3-(Diphenylamino)-4-Ethoxycyclobut-3-Ene-1,2-Dione

Nathan Long; Emanuela Paval; Joseph C. Bear; Jeremy K. Cockcroft; Stephen P. Wren

doi:10.20944/preprints202605.0093.v1

Submitted:

30 April 2026

Posted:

04 May 2026

You are already at the latest version

Abstract

The title compound 3-(diphenylamino)-4-ethoxycyclobut-3-ene-1,2-dione (6), was prepared by reaction of diphenylamine (2) with diethyl squarate (DES; 5) as part of our ongoing studies on monosquarate-amides. Following purification and recrystallisation, the product was isolated as a green crystalline solid. Its structure was established by spectroscopic methods including: FTIR, ¹H NMR, ¹³C NMR and HRMS and was unambiguously confirmed by single crystal X-ray diffraction. This work provides access to a previously unreported diphenylamino substituted squaric acid derivative.

Keywords:

aniline

;

diphenylamine

;

squaric acid

;

diethyl squarate

;

monosquarate-amide

Subject:

Chemistry and Materials Science - Organic Chemistry

1. Introduction

Squaric acid (3,4-dihydroxycyclobut-3-ene-1,2-dione) derivatives continue to attract considerable attention because the cyclobut-3-ene-1,2-dione core provides a compact, highly electron deficient and conjugated scaffold that can be readily derivatised to furnish a vast range of structurally diverse compounds with values in synthetic, coordination, medicinal and materials chemistry [1,2,3]. Due to the poor solubility of squaric acid in traditional organic solvents they are usually used in synthetic transformations as their squarate esters [4,5,6]. These species can react with nucleophilic 1° and 2° amines to afford monosquarate amides, where 1.0 Equiv. of amine is used, or bis-squaramides (where 2.0 Equiv. of amine are introduced) [7,8,9]. Where monosubstituted derivatives are concerned and the remaining O-alkoxy group is retained they are called monosquarate-amides. This ‘ester’ group can be hydrolysed under strong acidic or basic conditions to afford monosquaramides that bear a free OH group in space of the OR group [10,11]. We have reported our ongoing interest in the preparation of novel monosquarate-amides functionalised with anilino, benzylamino or heterocyclic amines, as part of a broader research program focused on the synthesis and study of squaric acid-derived building blocks for drug discovery [12,13,14].

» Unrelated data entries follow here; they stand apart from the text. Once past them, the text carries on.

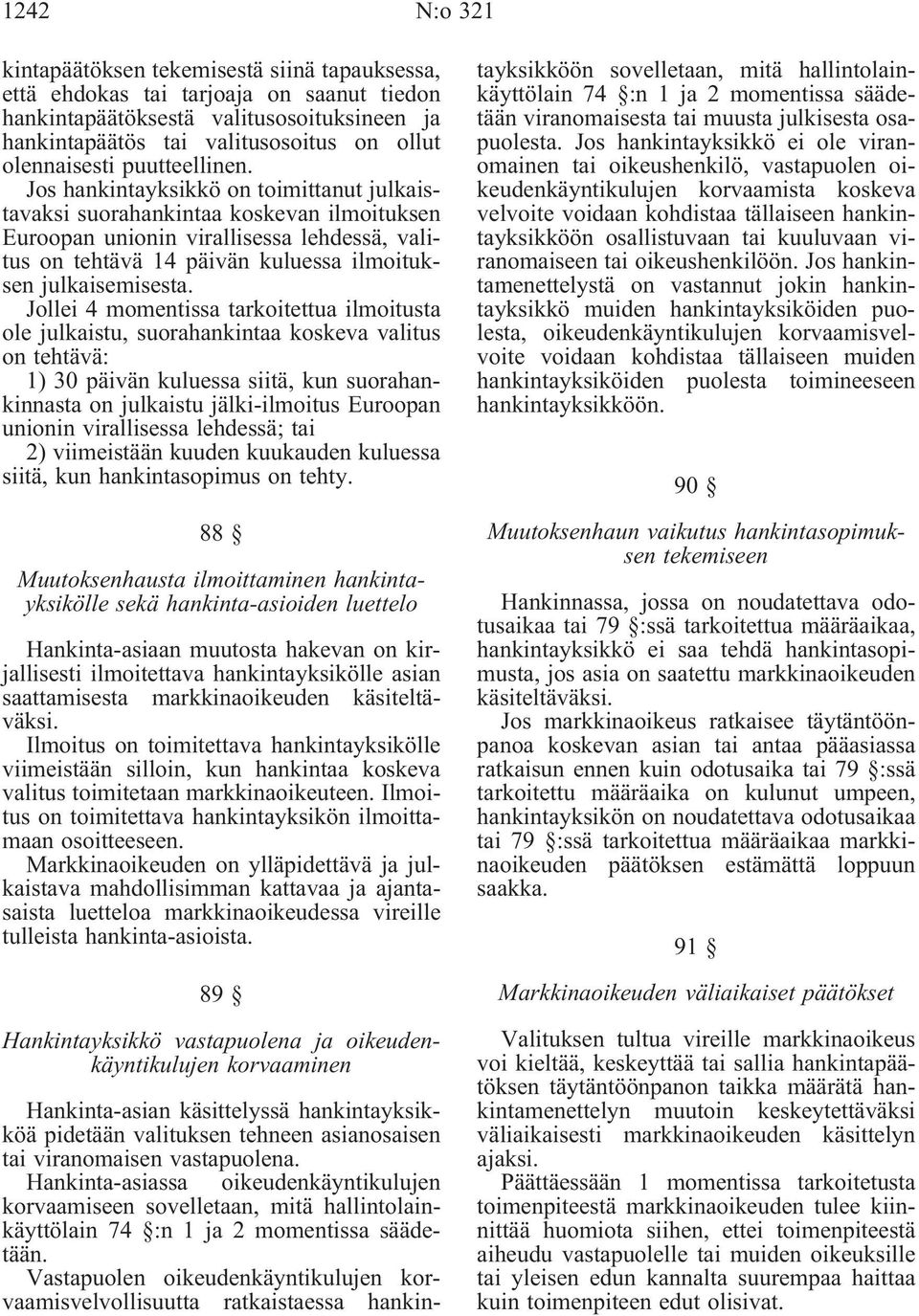 1242 N:o 321

kintapäätöksen tekemisestä siinä tapauksessa, että ehdokas tai tarjoaja on saanut tiedon hankintapäätöksestä valitusosoituksineen ja hankintapäätös tai valitusosoitus on ollut olennaisesti puutteellinen.

Jos hankintayksikkö on toimittanut julkaistavaksi suorahankintaa koskevan ilmoituksen Euroopan unionin virallisessa lehdessä, valitus on tehtävä 14 päivän kuluessa ilmoituksen julkaisemisesta.

Jollei 4 momentissa tarkoitettua ilmoitusta ole julkaistu, suorahankintaa koskeva valitus on tehtävä:

1) 30 päivän kuluessa siitä, kun suorahankinnasta on julkaistu jälki-ilmoitus Euroopan unionin virallisessa lehdessä; tai

2) viimeistään kuuden kuukauden kuluessa siitä, kun hankintasopimus on tehty.

88 §

Muutoksenhausta ilmoittaminen hankintayksikölle sekä hankinta-asioiden luettelo

Hankinta-asiaan muutosta hakevan on kirjallisesti ilmoitettava hankintayksikölle asian saattamisesta markkinaoikeuden käsiteltäväksi.

Ilmoitus on toimitettava hankintayksikölle viimeistään silloin, kun hankintaa koskeva valitus toimitetaan markkinaoikeuteen. Ilmoitus on toimitettava hankintayksikön ilmoittamaan osoitteeseen.

Markkinaoikeuden on ylläpidettävä ja julkaistava mahdollisimman kattavaa ja ajantasaista luetteloa markkinaoikeudessa vireille tulleista hankinta-asioista.

89 §

Hankintayksikkö vastapuolena ja oikeudenkäyntikulujen korvaaminen

Hankinta-asian käsittelyssä hankintayksikköä pidetään valituksen tehneen asianosaisen tai viranomaisen vastapuolena.

Hankinta-asiassa oikeudenkäyntikulujen korvaamiseen sovelletaan, mitä hallintolainkäyttölain 74 §:n 1 ja 2 momentissa säädetään.

Vastapuolen oikeudenkäyntikulujen korvaamisvelvollisuutta ratkaistaessa hankintayksikköön sovelletaan, mitä hallintolainkäyttölain 74 §:n 1 ja 2 momentissa säädetään viranomaisesta tai muusta julkisesta osapuolesta. Jos hankintayksikkö ei ole viranomainen tai oikeushenkilö, vastapuolen oikeudenkäyntikulujen korvaamista koskeva velvoite voidaan kohdistaa tällaiseen hankintayksikköön osallistuvaan tai kuuluvaan viranomaiseen tai oikeushenkilöön. Jos hankintamenettelystä on vastannut jokin hankintayksikkö muiden hankintayksiköiden puolesta, oikeudenkäyntikulujen korvaamisvelvoite voidaan kohdistaa tällaiseen muiden hankintayksiköiden puolesta toimineeseen hankintayksikköön.

90 §

Muutoksenhaun vaikutus hankintasopimuksen tekemiseen

Hankinnassa, jossa on noudatettava odotusaikaa tai 79 §:ssä tarkoitettua määräaikaa, hankintayksikkö ei saa tehdä hankintasopimusta, jos asia on saatettu markkinaoikeuden käsiteltäväksi.

Jos markkinaoikeus ratkaisee täytäntöönpanoa koskevan asian tai antaa pääasiassa ratkaisun ennen kuin odotusaika tai 79 §:ssä tarkoitettu määräaika on kulunut umpeen, hankintayksikön on noudatettava odotusaikaa tai 79 §:ssä tarkoitettua määräaikaa markkinaoikeuden päätöksen estämättä loppuun saakka.

91 §

Markkinaoikeuden väliaikaiset päätökset

Valituksen tultua vireille markkinaoikeus voi kieltää, keskeyttää tai sallia hankintapäätöksen täytäntöönpanon taikka määrätä hankintamenettelyn muutoin keskeytettäväksi väliaikaisesti markkinaoikeuden käsittelyn ajaksi.

Päättäessään 1 momentissa tarkoitetusta toimenpiteestä markkinaoikeuden tulee kiinnittää huomiota siihen, ettei toimenpiteestä aiheudu vastapuolelle tai muiden oikeuksille tai yleisen edun kannalta suurempaa haittaa kuin toimenpiteen edut olisivat.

As part of our continuing efforts towards the synthesis of novel monosquarate-amides, we sought to extend this chemistry to more highly functionalised aniline-like coupling partners. In this context, diphenylamine was identified as an attractive nucleophile. Beyond its synthetic relevance as an aromatic amine derivative, the diphenylamino group presents an electron-rich system that has been incorporated into a range of squaric acid-derived templates with broad applications [15,16,17]. In particular, diphenylamine-containing squaraines systems have been investigated in materials chemistry and optoelectronic applications where the diphenylamino unit contributes favorable electronic and conjugative properties [15,16,18].

More directly relevant to this present work, literature precedent shows that 3-(diphenylamino)-4-isopropoxycyclobut-3-ene-1,2-dione (3) is a known monosquarate-amide. This compound has served as a useful synthetic precursor to 3-(diphenylamino)-4-hydroxycyclobut-3-ene-1,2-dione (4, Scheme 1) [19]. This monosquaramide hydrolysed product 4) has subsequently been used as a ligand in both lanthanide and first row transition metal chemistry, where its coordination behaviour has been examined in detail [16,19].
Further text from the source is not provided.